Stepanek: The litany says, “From the desire of being preferred to others, deliver me, Jesus. From the fear of being humiliated, deliver me, Jesus. That others may be esteemed more than I, Jesus, grant me the grace to desire it.”

This was the toughest one for me. I sometimes experience a lack of confidence in who I am, and who God created me to be, and that makes me want to be others’ choice, to be preferred, because then I feel wanted. How good does it feel when someone says, I would prefer to hang out with you?

If we don’t have confidence, we’re always going to want to be someone’s preference, and we’re going to get anxious when we’re not. A lack of confidence produces a fear of being humiliated, and that can be destructive.

But if we have confidence in who we are before the Lord, and we allow that to drive our identity, moments of humiliation become moments for growth. We don’t allow them to define us, but they form us and shape us.
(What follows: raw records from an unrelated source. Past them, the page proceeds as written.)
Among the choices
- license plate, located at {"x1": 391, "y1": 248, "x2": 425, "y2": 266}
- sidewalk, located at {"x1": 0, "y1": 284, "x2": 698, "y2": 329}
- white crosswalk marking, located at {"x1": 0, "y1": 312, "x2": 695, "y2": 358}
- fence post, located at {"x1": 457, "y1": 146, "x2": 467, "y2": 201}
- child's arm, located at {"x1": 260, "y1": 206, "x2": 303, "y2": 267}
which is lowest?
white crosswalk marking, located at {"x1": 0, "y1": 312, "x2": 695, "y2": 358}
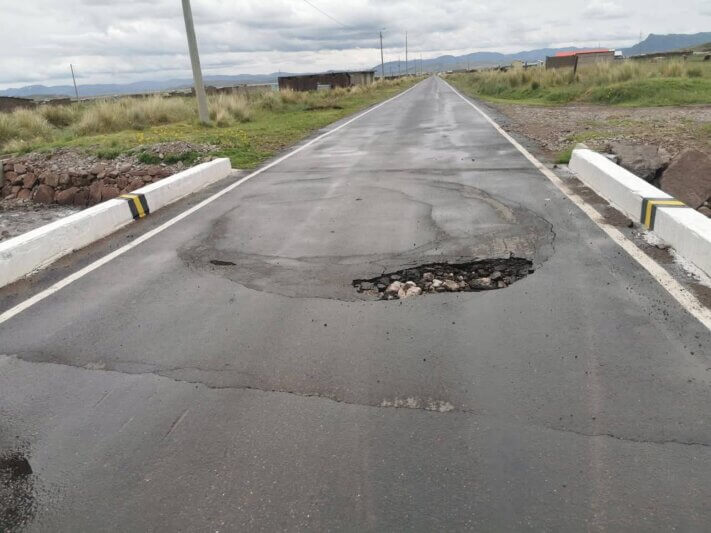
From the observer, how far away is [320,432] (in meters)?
3.01

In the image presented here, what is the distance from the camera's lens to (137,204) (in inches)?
320

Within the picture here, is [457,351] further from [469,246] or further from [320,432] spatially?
[469,246]

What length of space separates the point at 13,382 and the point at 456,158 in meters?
9.52

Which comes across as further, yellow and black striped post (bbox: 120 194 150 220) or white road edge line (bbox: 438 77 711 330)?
yellow and black striped post (bbox: 120 194 150 220)

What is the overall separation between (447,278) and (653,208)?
2718 millimetres

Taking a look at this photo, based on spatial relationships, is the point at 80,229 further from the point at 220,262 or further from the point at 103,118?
the point at 103,118

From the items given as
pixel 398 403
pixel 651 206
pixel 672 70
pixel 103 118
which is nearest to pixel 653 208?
pixel 651 206

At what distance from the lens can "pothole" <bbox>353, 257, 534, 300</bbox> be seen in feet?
15.9

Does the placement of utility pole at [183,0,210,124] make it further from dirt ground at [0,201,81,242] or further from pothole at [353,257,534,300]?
pothole at [353,257,534,300]

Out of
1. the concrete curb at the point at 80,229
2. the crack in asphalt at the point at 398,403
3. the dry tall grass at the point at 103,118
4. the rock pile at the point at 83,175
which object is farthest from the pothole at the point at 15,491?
the dry tall grass at the point at 103,118

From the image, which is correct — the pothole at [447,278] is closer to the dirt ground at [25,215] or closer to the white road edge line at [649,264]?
the white road edge line at [649,264]

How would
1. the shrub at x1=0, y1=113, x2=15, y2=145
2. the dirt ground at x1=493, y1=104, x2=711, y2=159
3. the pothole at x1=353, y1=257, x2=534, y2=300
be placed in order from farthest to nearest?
1. the shrub at x1=0, y1=113, x2=15, y2=145
2. the dirt ground at x1=493, y1=104, x2=711, y2=159
3. the pothole at x1=353, y1=257, x2=534, y2=300

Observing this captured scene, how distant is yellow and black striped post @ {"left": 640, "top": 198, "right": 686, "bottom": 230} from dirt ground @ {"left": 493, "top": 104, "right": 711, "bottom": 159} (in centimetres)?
434

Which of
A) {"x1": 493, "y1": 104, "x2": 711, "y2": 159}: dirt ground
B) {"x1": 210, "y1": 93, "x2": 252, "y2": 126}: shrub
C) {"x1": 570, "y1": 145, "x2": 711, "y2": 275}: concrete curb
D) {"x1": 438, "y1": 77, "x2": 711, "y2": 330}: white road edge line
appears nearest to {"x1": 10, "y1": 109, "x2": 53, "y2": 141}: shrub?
{"x1": 210, "y1": 93, "x2": 252, "y2": 126}: shrub
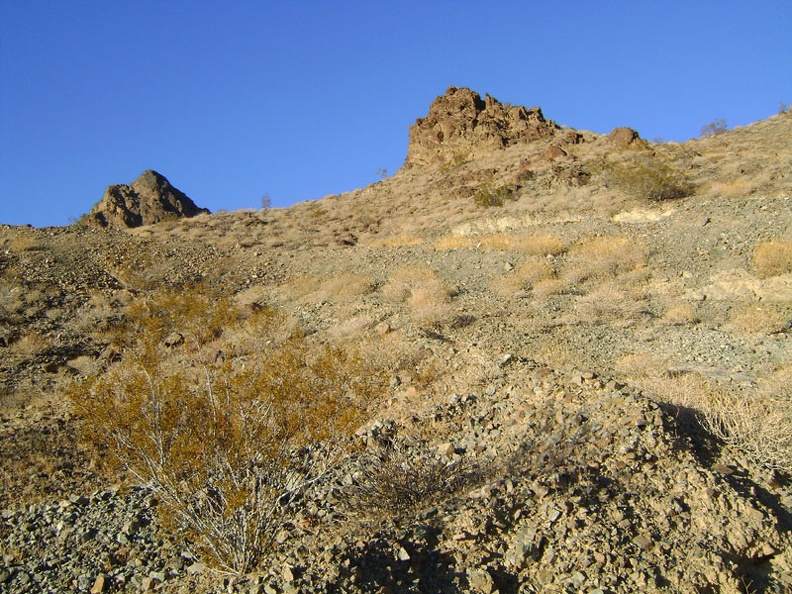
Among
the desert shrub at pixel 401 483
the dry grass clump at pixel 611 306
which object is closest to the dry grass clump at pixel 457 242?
the dry grass clump at pixel 611 306

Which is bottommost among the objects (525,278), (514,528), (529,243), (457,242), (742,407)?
(514,528)

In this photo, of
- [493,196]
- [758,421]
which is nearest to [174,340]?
[758,421]

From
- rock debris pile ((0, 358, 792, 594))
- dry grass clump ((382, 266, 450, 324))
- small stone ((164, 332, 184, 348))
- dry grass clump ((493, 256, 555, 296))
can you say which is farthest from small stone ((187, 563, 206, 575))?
dry grass clump ((493, 256, 555, 296))

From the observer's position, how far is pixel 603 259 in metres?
13.2

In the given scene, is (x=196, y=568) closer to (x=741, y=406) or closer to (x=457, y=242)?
(x=741, y=406)

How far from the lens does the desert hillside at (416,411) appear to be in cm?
461

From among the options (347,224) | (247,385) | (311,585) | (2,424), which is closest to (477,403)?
(247,385)

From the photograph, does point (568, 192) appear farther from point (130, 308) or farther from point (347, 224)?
point (130, 308)

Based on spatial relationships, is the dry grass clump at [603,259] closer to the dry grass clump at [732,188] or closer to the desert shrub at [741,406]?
the desert shrub at [741,406]

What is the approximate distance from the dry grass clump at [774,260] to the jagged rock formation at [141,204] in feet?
78.3

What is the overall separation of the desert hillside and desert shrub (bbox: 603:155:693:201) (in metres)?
0.78

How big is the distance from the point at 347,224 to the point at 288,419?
19.9 m

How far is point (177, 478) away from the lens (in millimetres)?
5145

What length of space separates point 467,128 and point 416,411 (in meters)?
26.4
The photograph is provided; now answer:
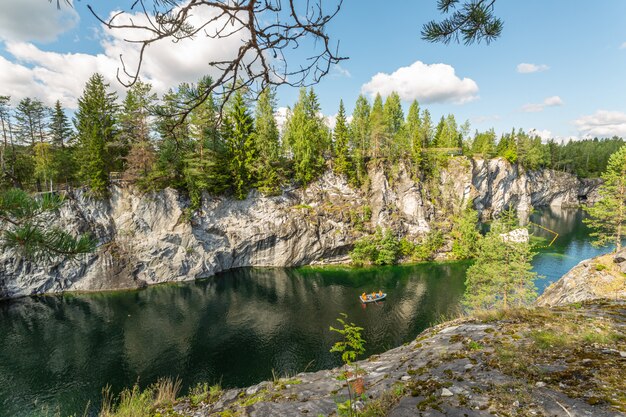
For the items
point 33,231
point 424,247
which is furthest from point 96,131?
point 424,247

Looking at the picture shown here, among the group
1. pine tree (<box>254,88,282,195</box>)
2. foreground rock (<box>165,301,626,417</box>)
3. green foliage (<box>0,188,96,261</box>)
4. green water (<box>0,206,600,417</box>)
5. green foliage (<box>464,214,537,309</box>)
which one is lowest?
green water (<box>0,206,600,417</box>)

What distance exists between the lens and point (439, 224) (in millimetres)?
44844

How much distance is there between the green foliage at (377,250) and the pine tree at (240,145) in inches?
714

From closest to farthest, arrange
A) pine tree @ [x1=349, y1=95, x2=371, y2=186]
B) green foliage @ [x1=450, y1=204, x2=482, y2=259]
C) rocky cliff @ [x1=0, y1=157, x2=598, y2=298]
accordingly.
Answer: rocky cliff @ [x1=0, y1=157, x2=598, y2=298] < green foliage @ [x1=450, y1=204, x2=482, y2=259] < pine tree @ [x1=349, y1=95, x2=371, y2=186]

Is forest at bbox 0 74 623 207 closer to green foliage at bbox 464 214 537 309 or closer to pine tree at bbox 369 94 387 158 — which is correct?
pine tree at bbox 369 94 387 158

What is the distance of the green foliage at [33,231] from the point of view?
409 cm

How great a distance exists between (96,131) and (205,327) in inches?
1017

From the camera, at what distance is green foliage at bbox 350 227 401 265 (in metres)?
39.4

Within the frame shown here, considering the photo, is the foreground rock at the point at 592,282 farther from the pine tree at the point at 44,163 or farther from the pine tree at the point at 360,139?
the pine tree at the point at 44,163

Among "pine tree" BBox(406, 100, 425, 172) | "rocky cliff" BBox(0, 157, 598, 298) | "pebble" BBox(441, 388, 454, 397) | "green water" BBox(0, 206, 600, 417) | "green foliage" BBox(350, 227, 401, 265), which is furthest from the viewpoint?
"pine tree" BBox(406, 100, 425, 172)

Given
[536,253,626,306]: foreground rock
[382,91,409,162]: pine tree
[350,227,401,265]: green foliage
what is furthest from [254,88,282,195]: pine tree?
[536,253,626,306]: foreground rock

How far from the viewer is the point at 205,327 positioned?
2512 centimetres

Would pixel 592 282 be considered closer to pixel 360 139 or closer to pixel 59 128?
pixel 360 139

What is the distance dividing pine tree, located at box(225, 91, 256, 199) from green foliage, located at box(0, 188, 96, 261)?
35.6m
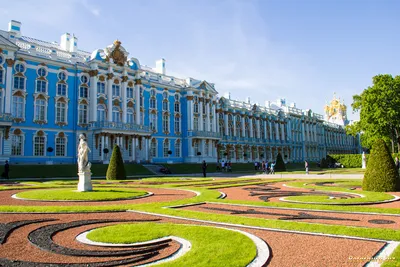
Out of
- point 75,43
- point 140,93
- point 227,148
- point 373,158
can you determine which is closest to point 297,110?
point 227,148

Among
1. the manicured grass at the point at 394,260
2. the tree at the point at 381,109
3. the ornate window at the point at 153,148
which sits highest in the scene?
the tree at the point at 381,109

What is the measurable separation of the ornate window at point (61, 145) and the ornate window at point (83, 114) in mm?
2792

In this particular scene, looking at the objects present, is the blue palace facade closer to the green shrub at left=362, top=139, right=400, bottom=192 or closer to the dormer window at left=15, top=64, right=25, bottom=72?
the dormer window at left=15, top=64, right=25, bottom=72

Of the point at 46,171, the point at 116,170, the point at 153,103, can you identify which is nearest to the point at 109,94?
the point at 153,103

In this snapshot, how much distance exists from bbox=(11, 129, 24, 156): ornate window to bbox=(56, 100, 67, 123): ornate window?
4597 mm

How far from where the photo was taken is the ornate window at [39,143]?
37.2 metres

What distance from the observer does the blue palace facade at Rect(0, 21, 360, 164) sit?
36219mm

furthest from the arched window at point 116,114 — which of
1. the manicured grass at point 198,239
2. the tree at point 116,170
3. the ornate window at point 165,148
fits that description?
the manicured grass at point 198,239

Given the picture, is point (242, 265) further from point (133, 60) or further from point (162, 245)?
point (133, 60)

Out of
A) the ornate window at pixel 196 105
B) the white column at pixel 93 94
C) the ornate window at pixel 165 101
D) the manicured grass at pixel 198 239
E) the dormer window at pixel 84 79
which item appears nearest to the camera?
the manicured grass at pixel 198 239

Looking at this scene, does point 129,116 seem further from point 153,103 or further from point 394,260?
point 394,260

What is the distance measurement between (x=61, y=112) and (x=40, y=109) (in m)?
2.43

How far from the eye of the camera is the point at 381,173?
1509 centimetres

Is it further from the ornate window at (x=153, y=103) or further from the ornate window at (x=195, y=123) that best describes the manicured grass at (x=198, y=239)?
the ornate window at (x=195, y=123)
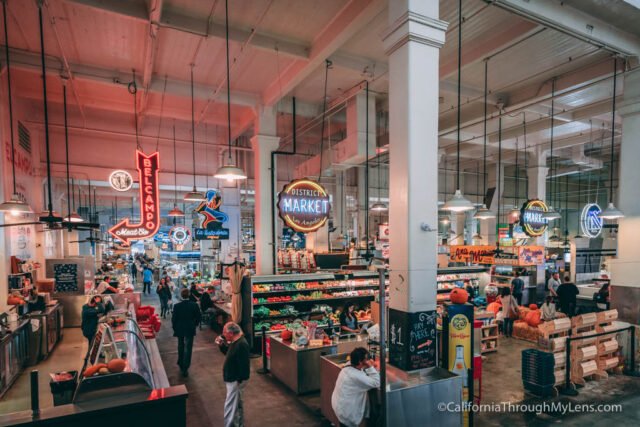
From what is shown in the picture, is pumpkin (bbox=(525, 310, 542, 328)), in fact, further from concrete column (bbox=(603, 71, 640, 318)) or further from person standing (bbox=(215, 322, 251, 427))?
person standing (bbox=(215, 322, 251, 427))

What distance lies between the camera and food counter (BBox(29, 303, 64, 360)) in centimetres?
788

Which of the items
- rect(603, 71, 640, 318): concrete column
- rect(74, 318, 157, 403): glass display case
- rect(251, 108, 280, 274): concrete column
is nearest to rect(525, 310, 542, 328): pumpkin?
rect(603, 71, 640, 318): concrete column

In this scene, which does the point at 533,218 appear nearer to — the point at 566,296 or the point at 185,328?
the point at 566,296

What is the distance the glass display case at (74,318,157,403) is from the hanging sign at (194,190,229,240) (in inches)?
271

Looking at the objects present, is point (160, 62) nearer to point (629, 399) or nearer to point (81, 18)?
point (81, 18)

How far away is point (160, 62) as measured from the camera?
825cm

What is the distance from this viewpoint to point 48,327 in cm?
828

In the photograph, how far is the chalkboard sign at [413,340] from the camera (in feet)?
14.5

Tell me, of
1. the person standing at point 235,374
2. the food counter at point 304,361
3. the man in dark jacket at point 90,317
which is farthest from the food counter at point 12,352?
the food counter at point 304,361

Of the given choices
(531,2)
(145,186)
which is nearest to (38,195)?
(145,186)

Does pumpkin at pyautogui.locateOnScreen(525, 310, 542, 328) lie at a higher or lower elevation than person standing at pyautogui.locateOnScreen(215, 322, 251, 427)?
lower

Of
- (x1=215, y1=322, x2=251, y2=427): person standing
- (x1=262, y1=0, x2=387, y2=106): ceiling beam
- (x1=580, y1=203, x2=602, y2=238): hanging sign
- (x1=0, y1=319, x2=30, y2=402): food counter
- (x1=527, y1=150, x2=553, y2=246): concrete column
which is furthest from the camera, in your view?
(x1=527, y1=150, x2=553, y2=246): concrete column

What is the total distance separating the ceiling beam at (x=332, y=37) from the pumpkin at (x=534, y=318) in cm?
832

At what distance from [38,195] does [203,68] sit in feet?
26.3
McGregor: Loving others can be a great challenge because we expect things. It’s difficult to love, give, and expect nothing, but isn’t that what the litany asks us to do? “That others may be loved more than I, Jesus, grant me the grace to desire it.”

Stepanek: The moment we start to say, I’ll love my neighbor if he loves me back, we put conditions on love, and conditional love is ultimately not love. It’s liking somebody, but it’s contractual.

When we talk about being delivered from a desire to be loved, the truth is, an ordered desire to love and be loved is at the core of who we are. We’re made in the image of God, who is love, so love is at the foundation of our being.

But a disordered desire to be loved can push us to do some things to seek love that are not actually love. People fear not being loved, and they fear being despised.

If God loves us perfectly, and infinitely, that love is enough for us to tap into. Confident in that love, we can go out and pray that others may be loved more than we are. And we have the power to affect that. I can seek to love others more in my conversations, in my service, in how I approach my enemies and those who have wronged me.

McGregor: Jesus told us repeatedly, “Be not afraid.” Is this the key to truly allowing ourselves to be loved?

Stepanek: In the first letter of St. John, he says that perfect love casts out fear. If we want to start to address the fear in our lives, especially the fear of sharing Christ with others, we have to say, I don’t need the approval of other people. God loves me, and he approves of me.

When we break those boundaries, we find that people are hungry for what we have to share. It’s almost a breath of fresh air — somebody who believes in something so much that they want to share it. But the only way we can do that is by letting in the love of God.